• **Exercise brief**
Please reproduce the entire listing below word for word, leaving out the pictures.
----- Exercise material -----
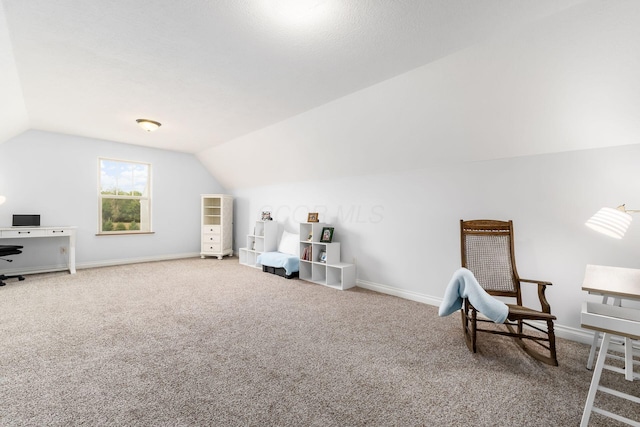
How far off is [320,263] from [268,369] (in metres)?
2.50

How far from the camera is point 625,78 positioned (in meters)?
2.08

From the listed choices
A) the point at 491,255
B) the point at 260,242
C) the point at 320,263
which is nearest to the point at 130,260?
the point at 260,242

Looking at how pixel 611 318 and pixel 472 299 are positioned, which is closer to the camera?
pixel 611 318

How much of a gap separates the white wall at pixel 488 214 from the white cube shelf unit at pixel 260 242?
44.3 inches

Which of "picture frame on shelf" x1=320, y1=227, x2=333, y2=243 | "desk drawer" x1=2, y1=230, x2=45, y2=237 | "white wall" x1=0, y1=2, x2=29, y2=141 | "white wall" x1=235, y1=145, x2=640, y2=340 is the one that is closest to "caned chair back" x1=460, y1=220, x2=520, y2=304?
"white wall" x1=235, y1=145, x2=640, y2=340

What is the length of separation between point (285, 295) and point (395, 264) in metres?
1.59

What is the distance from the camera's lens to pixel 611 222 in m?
2.45

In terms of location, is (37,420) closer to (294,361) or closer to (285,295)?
(294,361)

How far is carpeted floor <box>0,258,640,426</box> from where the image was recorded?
160 cm

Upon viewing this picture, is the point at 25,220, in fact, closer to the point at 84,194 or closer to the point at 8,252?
the point at 8,252

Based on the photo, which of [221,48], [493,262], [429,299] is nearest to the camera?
[221,48]

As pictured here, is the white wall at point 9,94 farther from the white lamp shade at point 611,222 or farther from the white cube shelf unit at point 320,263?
the white lamp shade at point 611,222

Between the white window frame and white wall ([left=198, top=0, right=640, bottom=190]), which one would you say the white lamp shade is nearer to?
white wall ([left=198, top=0, right=640, bottom=190])

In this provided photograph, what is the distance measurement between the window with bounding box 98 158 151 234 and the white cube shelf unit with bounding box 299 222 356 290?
3.74m
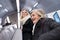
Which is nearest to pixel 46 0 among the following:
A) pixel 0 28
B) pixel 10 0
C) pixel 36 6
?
pixel 36 6

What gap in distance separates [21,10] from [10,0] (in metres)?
0.15

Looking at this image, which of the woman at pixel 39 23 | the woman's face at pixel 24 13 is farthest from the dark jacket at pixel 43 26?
-----
• **Final result**
How far off is [320,263] from [268,369] (in metres)?
2.50

How far from the camera is point 625,78 positioned (in meters)?
2.08

From the listed choices
A) the point at 491,255
B) the point at 260,242
C) the point at 320,263
which is nearest to the point at 130,260?
the point at 260,242

Looking at how pixel 611 318 and pixel 472 299 are positioned, which is closer to the camera?
pixel 611 318

How much of a gap separates the white wall at pixel 488 214 from the white cube shelf unit at pixel 260 242?
44.3 inches

Which of "picture frame on shelf" x1=320, y1=227, x2=333, y2=243 | "desk drawer" x1=2, y1=230, x2=45, y2=237 | "white wall" x1=0, y1=2, x2=29, y2=141 | "white wall" x1=235, y1=145, x2=640, y2=340 is the one that is closest to "caned chair back" x1=460, y1=220, x2=520, y2=304?
"white wall" x1=235, y1=145, x2=640, y2=340

What is the length of separation between point (285, 295) and point (395, 264) in metres?
1.59

What is the distance from the camera's lens to pixel 611 222 in m?
2.45

In terms of location, is (37,420) closer to (294,361) or closer to (285,295)?
(294,361)

How far is carpeted floor <box>0,258,640,426</box> from where the image was recorded?
160 cm

Upon viewing this picture, is the point at 25,220, in fact, closer to the point at 84,194 or closer to the point at 8,252?
the point at 8,252

Based on the photo, which of [221,48], [493,262], [429,299] is nearest to the camera?
[221,48]

As pictured here, is the white wall at point 9,94 farther from the white lamp shade at point 611,222 or farther from the white cube shelf unit at point 320,263?
the white lamp shade at point 611,222

Between the white window frame and white wall ([left=198, top=0, right=640, bottom=190]), which one would you say the white lamp shade is nearer to?
white wall ([left=198, top=0, right=640, bottom=190])

In this provided photograph, what is the distance measurement between the window with bounding box 98 158 151 234 and the white cube shelf unit with bounding box 299 222 356 290?
3.74m
Which is nearest to pixel 46 0 among the following:
A) pixel 0 28
B) pixel 10 0
C) pixel 36 6
?
pixel 36 6

What gap in distance separates [21,10] from [10,0] (in metres)?
0.15

Looking at this image, which of the woman at pixel 39 23 | the woman's face at pixel 24 13 is farthest from the dark jacket at pixel 43 26?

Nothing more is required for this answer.